Socionics International - https://www.facebook.com/groups/339434052825361/
London Classical Socionics Society - https://www.facebook.com/groups/londonsocionicssociety/
Socionics dating group - https://www.facebook.com/groups/483182698461847/

(most of these groups have low activity except for the IEI-SLE group, which is where most people hang out)
LII-ESE group - https://www.facebook.com/groups/637927229570789/
SEI-ILE group - https://www.facebook.com/groups/513195272076072/
EIE-LSI group - https://www.facebook.com/groups/584240578290479/
IEI-SLE group - https://www.facebook.com/groups/IEISLE/
ESI-LIE group - https://www.facebook.com/groups/144167452439913/
ILI-SEE group - https://www.facebook.com/groups/159718304209793/
EII-LSE group - https://www.facebook.com/groups/152653944921410/
IEE-SLI group - https://www.facebook.com/groups/136180576579475/


----------



## cyamitide (Jul 8, 2010)

world socionics society so far has the largest active user base

many are posting up their videos and getting themselves typed in this group


----------



## The Exception (Oct 26, 2010)

Any socionics groups that are not on Facebook?
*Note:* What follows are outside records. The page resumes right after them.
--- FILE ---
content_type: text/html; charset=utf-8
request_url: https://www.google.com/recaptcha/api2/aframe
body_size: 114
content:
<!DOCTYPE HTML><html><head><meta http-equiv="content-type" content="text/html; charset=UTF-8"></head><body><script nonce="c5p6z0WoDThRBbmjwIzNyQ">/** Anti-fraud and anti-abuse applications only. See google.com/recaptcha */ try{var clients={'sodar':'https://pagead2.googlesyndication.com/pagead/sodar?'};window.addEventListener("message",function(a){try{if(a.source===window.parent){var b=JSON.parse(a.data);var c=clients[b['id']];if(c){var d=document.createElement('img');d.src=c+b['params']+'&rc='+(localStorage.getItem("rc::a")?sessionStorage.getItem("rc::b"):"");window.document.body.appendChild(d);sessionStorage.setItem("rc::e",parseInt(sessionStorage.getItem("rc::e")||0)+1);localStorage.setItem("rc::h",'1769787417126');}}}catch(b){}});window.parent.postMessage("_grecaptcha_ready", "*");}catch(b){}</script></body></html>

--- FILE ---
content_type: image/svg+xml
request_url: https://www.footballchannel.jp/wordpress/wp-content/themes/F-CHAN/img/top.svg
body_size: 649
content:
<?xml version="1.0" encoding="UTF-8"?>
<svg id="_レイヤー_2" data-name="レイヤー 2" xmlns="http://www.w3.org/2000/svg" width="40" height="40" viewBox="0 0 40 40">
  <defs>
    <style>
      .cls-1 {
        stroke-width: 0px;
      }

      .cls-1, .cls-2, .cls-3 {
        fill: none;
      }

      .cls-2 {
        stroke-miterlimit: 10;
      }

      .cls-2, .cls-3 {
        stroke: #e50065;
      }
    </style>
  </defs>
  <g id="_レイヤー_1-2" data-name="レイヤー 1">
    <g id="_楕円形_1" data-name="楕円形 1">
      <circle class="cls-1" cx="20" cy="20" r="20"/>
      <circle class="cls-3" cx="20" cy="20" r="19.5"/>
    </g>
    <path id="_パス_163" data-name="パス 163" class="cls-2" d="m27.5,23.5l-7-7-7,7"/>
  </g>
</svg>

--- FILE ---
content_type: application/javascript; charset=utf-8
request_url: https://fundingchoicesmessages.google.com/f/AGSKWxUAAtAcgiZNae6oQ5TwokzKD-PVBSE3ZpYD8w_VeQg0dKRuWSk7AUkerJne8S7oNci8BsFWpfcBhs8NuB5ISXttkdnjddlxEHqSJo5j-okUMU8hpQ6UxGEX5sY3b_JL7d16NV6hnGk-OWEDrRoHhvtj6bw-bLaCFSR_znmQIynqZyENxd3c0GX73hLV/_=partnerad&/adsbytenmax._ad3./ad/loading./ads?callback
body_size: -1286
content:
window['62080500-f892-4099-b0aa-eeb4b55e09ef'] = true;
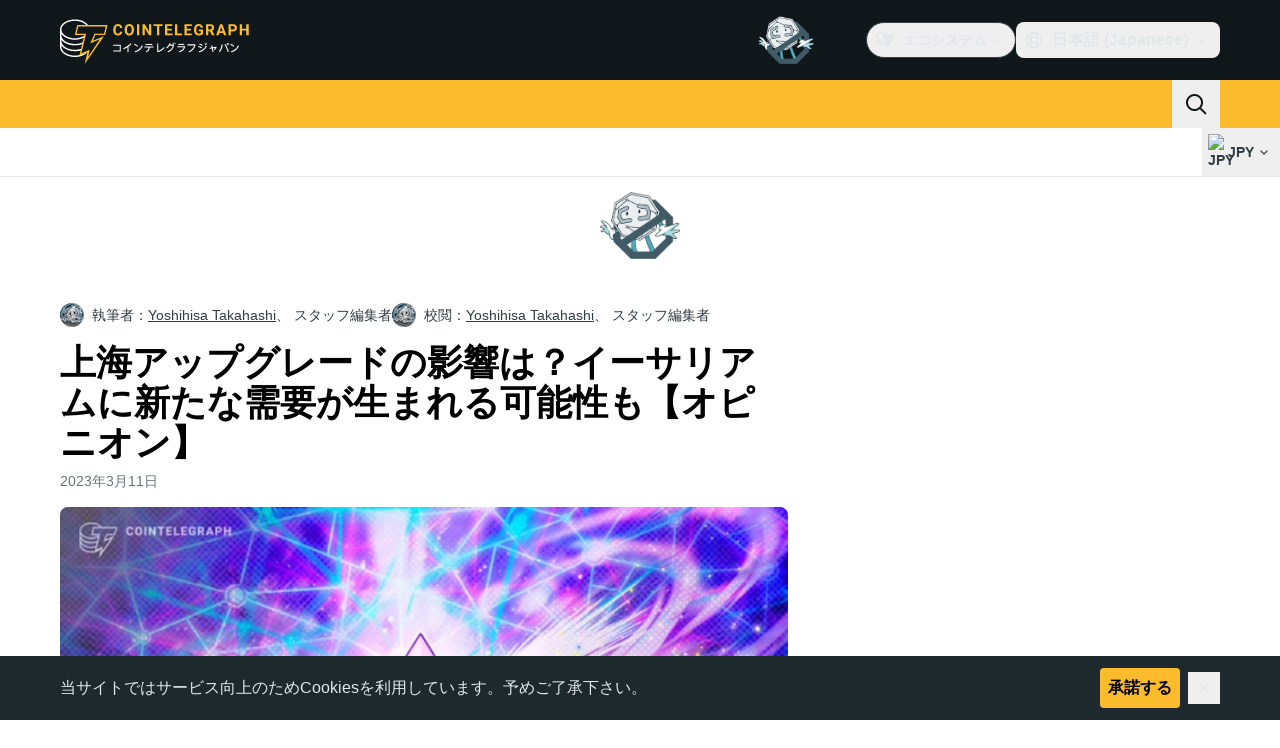

--- FILE ---
content_type: text/javascript; charset=utf-8
request_url: https://jp.cointelegraph.com/_duck/ducklings/deWHH97i.js
body_size: -491
content:
import{d as n,B as r,C as d,o as i,D as f,r as l,E as p,F as o}from"./DRfN-DCX.js";import{P as u}from"./D8IGyk0E.js";import{i as c}from"./BrPrjs86.js";try{let e=typeof window<"u"?window:typeof global<"u"?global:typeof globalThis<"u"?globalThis:typeof self<"u"?self:{},t=new e.Error().stack;t&&(e._sentryDebugIds=e._sentryDebugIds||{},e._sentryDebugIds[t]="7364aef4-35b8-4d0a-aac2-02aedf696630",e._sentryDebugIdIdentifier="sentry-dbid-7364aef4-35b8-4d0a-aac2-02aedf696630")}catch{}const _=n({__name:"DialogTitle",props:{asChild:{type:Boolean},as:{default:"h2"}},setup(e){const t=e,a=c();return r(),(s,b)=>(i(),d(o(u),p(t,{id:o(a).titleId}),{default:f(()=>[l(s.$slots,"default")]),_:3},16,["id"]))}});export{_};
I'd like a group where I can preserve my anonymity.


----------



## cyamitide (Jul 8, 2010)

Fractals and Pterodactyls said:


> Any socionics groups that are not on Facebook? I'd like a group where I can preserve my anonymity.


I don't know of any. 16types has a forum chatbox and out-of-forum tinychat room attended by a group of regulars that populate that forum, but the conversation that happens there is mostly social with only some discussion about socionics.

If you'd like to preserve your anonymity, you can create an alternative account using a random name or shortened nick and check the groups a few times a week like newsletter. I know many don't like FB because of concern that their private information won't be so private any more, but there is no need to sign up with your full real name, d.o.b. and other personal information on Facebook. It's much like joining a forum.


----------



## cyamitide (Jul 8, 2010)

The Exception said:


> Any socionics groups that are not on Facebook? I'd like a group where I can preserve my anonymity.


You can actually get an account with Facebook that's not under your real name and post with it. This way you can keep your privacy.


----------



## cyamitide (Jul 8, 2010)

New FB facebook group has opened up for general socionics discussion. The atmosphere is very relaxed, no battletyping, forced opinions, or groupthink. Check them out: https://www.facebook.com/groups/1546362349012193/


----------



## Sylas (Jul 23, 2016)

The Exception said:


> I'd like a group where I can preserve my anonymity.


you can always register with a modified name and birthdate, it's a bad idea to leave those on the internet anyhow


----------